▶ **What needs to be done**: Retype all the records with nothing changed.

▶ **Record excerpts**:

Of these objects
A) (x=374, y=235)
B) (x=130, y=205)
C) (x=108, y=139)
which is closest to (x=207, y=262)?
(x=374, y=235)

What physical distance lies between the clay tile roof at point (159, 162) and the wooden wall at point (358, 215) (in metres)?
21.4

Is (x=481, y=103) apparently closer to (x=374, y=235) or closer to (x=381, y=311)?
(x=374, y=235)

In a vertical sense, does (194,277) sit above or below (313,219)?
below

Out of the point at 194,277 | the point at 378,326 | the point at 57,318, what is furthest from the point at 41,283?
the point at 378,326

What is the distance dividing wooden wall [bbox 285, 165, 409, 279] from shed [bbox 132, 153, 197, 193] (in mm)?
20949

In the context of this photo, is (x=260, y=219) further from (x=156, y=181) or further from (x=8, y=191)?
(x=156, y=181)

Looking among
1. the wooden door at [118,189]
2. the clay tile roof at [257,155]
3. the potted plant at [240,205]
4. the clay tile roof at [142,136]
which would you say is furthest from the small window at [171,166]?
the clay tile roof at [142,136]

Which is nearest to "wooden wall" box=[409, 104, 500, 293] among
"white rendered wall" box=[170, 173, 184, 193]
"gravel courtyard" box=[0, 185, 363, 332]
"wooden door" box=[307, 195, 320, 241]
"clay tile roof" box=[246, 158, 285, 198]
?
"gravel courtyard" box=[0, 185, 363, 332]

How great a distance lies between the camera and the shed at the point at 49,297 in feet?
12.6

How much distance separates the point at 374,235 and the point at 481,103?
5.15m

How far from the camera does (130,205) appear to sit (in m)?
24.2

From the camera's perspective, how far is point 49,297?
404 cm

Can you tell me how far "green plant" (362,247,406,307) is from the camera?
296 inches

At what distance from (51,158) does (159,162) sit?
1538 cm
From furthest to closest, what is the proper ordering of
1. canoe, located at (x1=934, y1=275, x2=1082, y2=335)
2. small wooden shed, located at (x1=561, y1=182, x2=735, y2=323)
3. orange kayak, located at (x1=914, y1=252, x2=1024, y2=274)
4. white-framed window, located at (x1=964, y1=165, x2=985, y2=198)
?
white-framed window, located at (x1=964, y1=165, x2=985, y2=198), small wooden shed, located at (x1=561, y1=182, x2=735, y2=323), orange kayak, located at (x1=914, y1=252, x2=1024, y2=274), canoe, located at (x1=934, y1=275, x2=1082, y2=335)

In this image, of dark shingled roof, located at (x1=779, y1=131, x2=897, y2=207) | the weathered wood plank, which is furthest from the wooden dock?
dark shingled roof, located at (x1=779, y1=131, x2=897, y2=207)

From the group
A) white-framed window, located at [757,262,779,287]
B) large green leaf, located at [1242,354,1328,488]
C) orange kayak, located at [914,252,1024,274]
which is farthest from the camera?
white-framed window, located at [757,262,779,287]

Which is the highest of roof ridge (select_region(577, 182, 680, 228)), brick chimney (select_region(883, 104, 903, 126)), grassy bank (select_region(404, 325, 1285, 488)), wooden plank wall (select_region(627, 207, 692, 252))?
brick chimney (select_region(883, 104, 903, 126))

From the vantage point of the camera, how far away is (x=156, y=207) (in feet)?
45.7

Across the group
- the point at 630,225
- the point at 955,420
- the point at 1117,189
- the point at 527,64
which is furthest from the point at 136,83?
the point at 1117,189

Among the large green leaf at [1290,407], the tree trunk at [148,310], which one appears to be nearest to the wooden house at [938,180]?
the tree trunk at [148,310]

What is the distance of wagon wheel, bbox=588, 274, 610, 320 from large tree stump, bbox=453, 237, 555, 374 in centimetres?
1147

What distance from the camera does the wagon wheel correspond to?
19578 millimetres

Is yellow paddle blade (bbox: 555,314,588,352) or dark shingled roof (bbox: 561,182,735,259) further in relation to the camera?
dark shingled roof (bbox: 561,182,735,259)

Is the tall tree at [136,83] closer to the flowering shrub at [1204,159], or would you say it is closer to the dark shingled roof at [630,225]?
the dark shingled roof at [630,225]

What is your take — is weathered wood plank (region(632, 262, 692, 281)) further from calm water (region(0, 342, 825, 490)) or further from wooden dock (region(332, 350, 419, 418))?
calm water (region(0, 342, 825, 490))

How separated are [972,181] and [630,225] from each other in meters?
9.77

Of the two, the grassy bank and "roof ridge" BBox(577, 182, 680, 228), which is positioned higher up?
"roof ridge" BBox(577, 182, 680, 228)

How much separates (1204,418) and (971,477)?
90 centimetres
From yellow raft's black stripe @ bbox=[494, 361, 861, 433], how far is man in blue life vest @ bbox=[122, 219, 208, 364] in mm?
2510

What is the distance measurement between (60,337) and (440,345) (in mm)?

▶ **Finished exercise**:
Of these objects
A) (x=374, y=235)
B) (x=130, y=205)
C) (x=108, y=139)
which is closest to (x=207, y=262)?
(x=374, y=235)

What physical distance lies between the clay tile roof at point (159, 162) and the wooden wall at point (358, 215) (in metres)?
21.4

Is (x=481, y=103) apparently closer to (x=374, y=235) or closer to (x=381, y=311)?
(x=374, y=235)

In a vertical sense, does (194,277) sit above or below (313,219)?
below

Out of the point at 194,277 | the point at 378,326 | the point at 57,318, what is furthest from the point at 41,283?
the point at 378,326

What is the distance dividing wooden wall [bbox 285, 165, 409, 279] from shed [bbox 132, 153, 197, 193] (in mm)?
20949

In the context of this photo, is (x=260, y=219) further from (x=156, y=181) or further from (x=8, y=191)?
(x=156, y=181)

Looking among
1. the wooden door at [118,189]
2. the clay tile roof at [257,155]
3. the potted plant at [240,205]
4. the clay tile roof at [142,136]
which would you say is furthest from the small window at [171,166]?
the clay tile roof at [142,136]

Which is nearest to "wooden wall" box=[409, 104, 500, 293] among
"white rendered wall" box=[170, 173, 184, 193]
"gravel courtyard" box=[0, 185, 363, 332]
"wooden door" box=[307, 195, 320, 241]
"clay tile roof" box=[246, 158, 285, 198]
?
"gravel courtyard" box=[0, 185, 363, 332]

How great a distance lies between the camera and the shed at the point at 49,297 in feet?
12.6

How much distance separates the point at 374,235 and the point at 481,103?
5.15m

How far from the camera does (130,205) appear to sit (in m)?
24.2

From the camera's perspective, how far is point 49,297?
404 cm

Can you tell me how far "green plant" (362,247,406,307) is from the camera?
296 inches

At what distance from (51,158) does (159,162) sit?
1538 cm
From furthest to closest, what is the proper ordering of
1. canoe, located at (x1=934, y1=275, x2=1082, y2=335)
2. small wooden shed, located at (x1=561, y1=182, x2=735, y2=323)
3. orange kayak, located at (x1=914, y1=252, x2=1024, y2=274)
4. white-framed window, located at (x1=964, y1=165, x2=985, y2=198)
?
white-framed window, located at (x1=964, y1=165, x2=985, y2=198), small wooden shed, located at (x1=561, y1=182, x2=735, y2=323), orange kayak, located at (x1=914, y1=252, x2=1024, y2=274), canoe, located at (x1=934, y1=275, x2=1082, y2=335)

In this image, of dark shingled roof, located at (x1=779, y1=131, x2=897, y2=207) | the weathered wood plank, which is furthest from the wooden dock?
dark shingled roof, located at (x1=779, y1=131, x2=897, y2=207)

From the group
A) white-framed window, located at [757,262,779,287]
B) large green leaf, located at [1242,354,1328,488]
C) orange kayak, located at [914,252,1024,274]
which is farthest from the camera?
white-framed window, located at [757,262,779,287]

Which is the highest of roof ridge (select_region(577, 182, 680, 228)), brick chimney (select_region(883, 104, 903, 126)), grassy bank (select_region(404, 325, 1285, 488)), wooden plank wall (select_region(627, 207, 692, 252))?
brick chimney (select_region(883, 104, 903, 126))

From the vantage point of the camera, how far away is (x=156, y=207) (in feet)?
45.7

Across the group
- the point at 630,225
- the point at 955,420
- the point at 1117,189
- the point at 527,64
which is furthest from the point at 136,83?
the point at 1117,189

Among the large green leaf at [1290,407], the tree trunk at [148,310], which one appears to be nearest to the wooden house at [938,180]?
the tree trunk at [148,310]

What is the distance of wagon wheel, bbox=588, 274, 610, 320 from large tree stump, bbox=453, 237, 555, 374 in centimetres?
1147

What distance from the camera does the wagon wheel correspond to?
19578 millimetres

Is yellow paddle blade (bbox: 555,314,588,352) or dark shingled roof (bbox: 561,182,735,259) further in relation to the camera?
dark shingled roof (bbox: 561,182,735,259)

Is the tall tree at [136,83] closer to the flowering shrub at [1204,159], or would you say it is closer to the dark shingled roof at [630,225]?
the dark shingled roof at [630,225]

What is your take — is weathered wood plank (region(632, 262, 692, 281)) further from calm water (region(0, 342, 825, 490)) or further from wooden dock (region(332, 350, 419, 418))?
calm water (region(0, 342, 825, 490))

How separated are [972,181] and [630,225] from each other in meters?
9.77

Of the two, the grassy bank and "roof ridge" BBox(577, 182, 680, 228), which is positioned higher up?
"roof ridge" BBox(577, 182, 680, 228)

How much separates (1204,418) and (971,477)?
90 centimetres
From yellow raft's black stripe @ bbox=[494, 361, 861, 433], how far is man in blue life vest @ bbox=[122, 219, 208, 364] in mm?
2510

What is the distance measurement between (60,337) and (440,345) (in mm)?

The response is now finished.